Most people are familiar with Advance Directives, which are also known as Living Wills. With an Advance Directive, you appoint someone to make medical decisions after you have become incapacitated; and you provide instructions to your physician as to the type of treatment you wish to receive when you reach the end stage of a terminal condition or when you enter persistent vegetative state.
Treatment options include: (1) keep me comfortable and allow a natural death to occur; do not provide medical intervention; and do not provide me with nutrition and fluids; (2) keep me comfortable and allow a natural death to occur; do not provide medical intervention; but provide me with nutrition and fluids; and (3) try to extend my life as long as possible and provide me with nutrition and fluids.
What most people do not know is that the Maryland Advance Directive contains your instructions as to what happens to your body after you die.
In Part I, you decide whether or not to donate specified organs and how your organs will be used (transplantation, research, therapy, or education).

--- --- ---

### Work order 1:
In the passage on Advance Directives, translate this sentence into Spanish: "What most people do not know is that the Maryland Advance Directive contains your instructions as to what happens to your body after you die."
### Work order 2:
Carry the passage on Advance Directives forward from its last sentence, writing the next part.

Scene geometry reasoning items:
--- --- ---

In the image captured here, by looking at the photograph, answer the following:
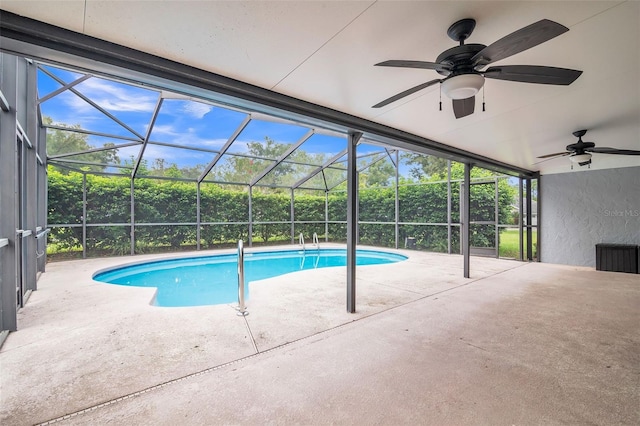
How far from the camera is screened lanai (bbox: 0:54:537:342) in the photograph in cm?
569

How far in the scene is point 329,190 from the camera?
12359 millimetres

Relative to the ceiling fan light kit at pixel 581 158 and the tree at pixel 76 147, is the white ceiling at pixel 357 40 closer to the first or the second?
the ceiling fan light kit at pixel 581 158

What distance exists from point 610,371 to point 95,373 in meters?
4.15

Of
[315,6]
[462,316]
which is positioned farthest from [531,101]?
[315,6]

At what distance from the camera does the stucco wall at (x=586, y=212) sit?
6570 mm

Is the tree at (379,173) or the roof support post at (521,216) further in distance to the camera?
the tree at (379,173)

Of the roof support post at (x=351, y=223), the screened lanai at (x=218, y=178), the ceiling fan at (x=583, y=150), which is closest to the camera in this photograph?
the roof support post at (x=351, y=223)

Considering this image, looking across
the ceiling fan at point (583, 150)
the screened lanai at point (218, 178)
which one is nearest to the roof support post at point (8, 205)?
the screened lanai at point (218, 178)

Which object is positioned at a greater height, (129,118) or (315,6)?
(129,118)

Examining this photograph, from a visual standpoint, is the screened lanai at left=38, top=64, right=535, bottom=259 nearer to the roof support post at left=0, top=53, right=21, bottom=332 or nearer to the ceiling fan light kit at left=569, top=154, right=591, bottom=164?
the roof support post at left=0, top=53, right=21, bottom=332

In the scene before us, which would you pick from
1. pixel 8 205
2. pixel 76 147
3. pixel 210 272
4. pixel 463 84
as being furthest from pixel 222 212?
pixel 463 84

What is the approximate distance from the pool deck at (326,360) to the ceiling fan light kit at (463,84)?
2163 millimetres

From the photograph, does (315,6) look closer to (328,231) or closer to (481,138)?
(481,138)

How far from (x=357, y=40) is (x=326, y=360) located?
2572mm
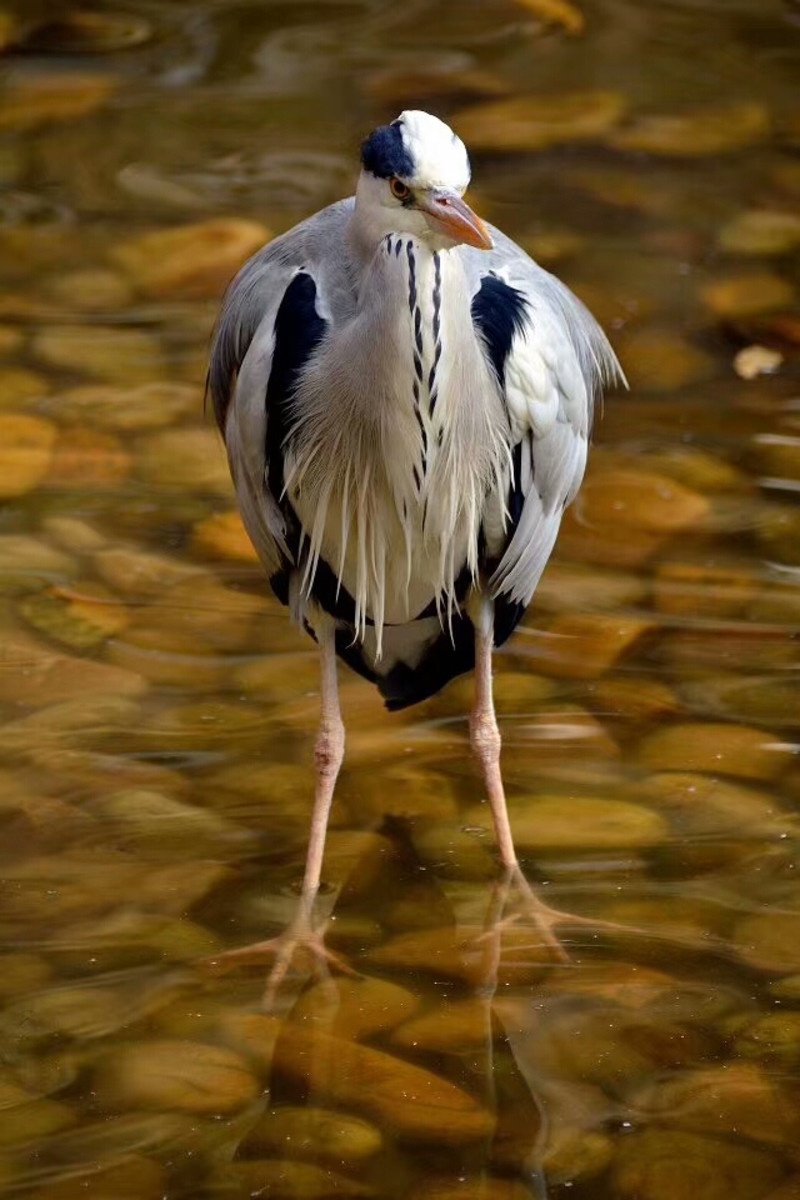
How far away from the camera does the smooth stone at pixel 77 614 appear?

--- --- ---

### Answer space 1:
Lo que la mayoría de la gente no sabe es que la Directiva Anticipada de Maryland contiene sus instrucciones sobre lo que sucede con su cuerpo después de morir.

### Answer space 2:
In Part II, you decide whether or not to donate your body to medical science.
In Part III of the Advance Directive, you appoint someone (usually your health care agent) to make decisions concerning funeral arrangements and the disposition of your body, assuming you do not have a pre-paid funeral plan or a burial plot. Without such instructions, Maryland Health Occupations Code 7-410 provides who will make these decisions: (1) your surviving spouse (or domestic partner); (2) if there is no surviving spouse or domestic partner, then your next of kin will make the decision in the following order: (a) adult child; (b) parent; and (c) sibling.